**Exercise task 1**. Count how many lines of the dataset rows contain the word "camera", treating uppercase and lowercase as different. Give only the number.

**Text block**.
┏━━
InChIKey collision resistance: an experimental testing
© Pletnev et al.; licensee Chemistry Central Ltd. 2012
Received: 19 October 2012
Accepted: 11 December 2012
Published: 20 December 2012
InChIKey is a 27-character compacted (hashed) version of InChI which is intended for Internet and database searching/indexing and is based on an SHA-256 hash of the InChI character string. The first block of InChIKey encodes molecular skeleton while the second block represents various kinds of isomerism (stereo, tautomeric, etc.). InChIKey is designed to be a nearly unique substitute for the parent InChI. However, a single InChIKey may occasionally map to two or more InChI strings (collision). The appearance of collision itself does not compromise the signature as collision-free hashing is impossible; the only viable approach is to set and keep a reasonable level of collision resistance which is sufficient for typical applications.
We tested, in computational experiments, how well the real-life InChIKey collision resistance corresponds to the theoretical estimates expected by design. For this purpose, we analyzed the statistical characteristics of InChIKey for datasets of variable size in comparison to the theoretical statistical frequencies. For the relatively short second block, an exhaustive direct testing was performed. We computed and compared to theory the numbers of collisions for the stereoisomers of Spongistatin I (using the whole set of 67,108,864 isomers and its subsets). For the longer first block, we generated, using custom-made software, InChIKeys for more than 3 × 1010 chemical structures. The statistical behavior of this block was tested by comparison of experimental and theoretical frequencies for the various four-letter sequences which may appear in the first block body.
┗━━
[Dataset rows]
┏━━
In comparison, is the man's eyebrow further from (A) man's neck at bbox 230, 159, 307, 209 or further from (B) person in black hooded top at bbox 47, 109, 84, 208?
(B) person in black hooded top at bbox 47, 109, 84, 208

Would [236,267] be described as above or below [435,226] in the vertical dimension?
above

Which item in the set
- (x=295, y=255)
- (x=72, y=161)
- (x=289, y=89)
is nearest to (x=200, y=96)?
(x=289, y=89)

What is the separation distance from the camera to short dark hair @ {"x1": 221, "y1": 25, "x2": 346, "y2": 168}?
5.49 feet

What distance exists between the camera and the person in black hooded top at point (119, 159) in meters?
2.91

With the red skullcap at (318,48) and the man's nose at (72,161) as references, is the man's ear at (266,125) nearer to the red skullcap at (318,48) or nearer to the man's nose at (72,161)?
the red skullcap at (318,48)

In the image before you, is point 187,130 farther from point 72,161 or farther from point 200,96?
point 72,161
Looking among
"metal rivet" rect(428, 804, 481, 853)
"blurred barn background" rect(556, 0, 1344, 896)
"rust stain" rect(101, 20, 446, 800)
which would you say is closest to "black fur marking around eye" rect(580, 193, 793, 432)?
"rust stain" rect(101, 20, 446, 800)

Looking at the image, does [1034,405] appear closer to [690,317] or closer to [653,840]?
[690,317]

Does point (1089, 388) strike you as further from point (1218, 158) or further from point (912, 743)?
┗━━
**Exercise task 2**. List every full date, with day, month and year, that appears in the InChIKey text.

**Full solution 1**. 2

**Full solution 2**.
19 October 2012
11 December 2012
20 December 2012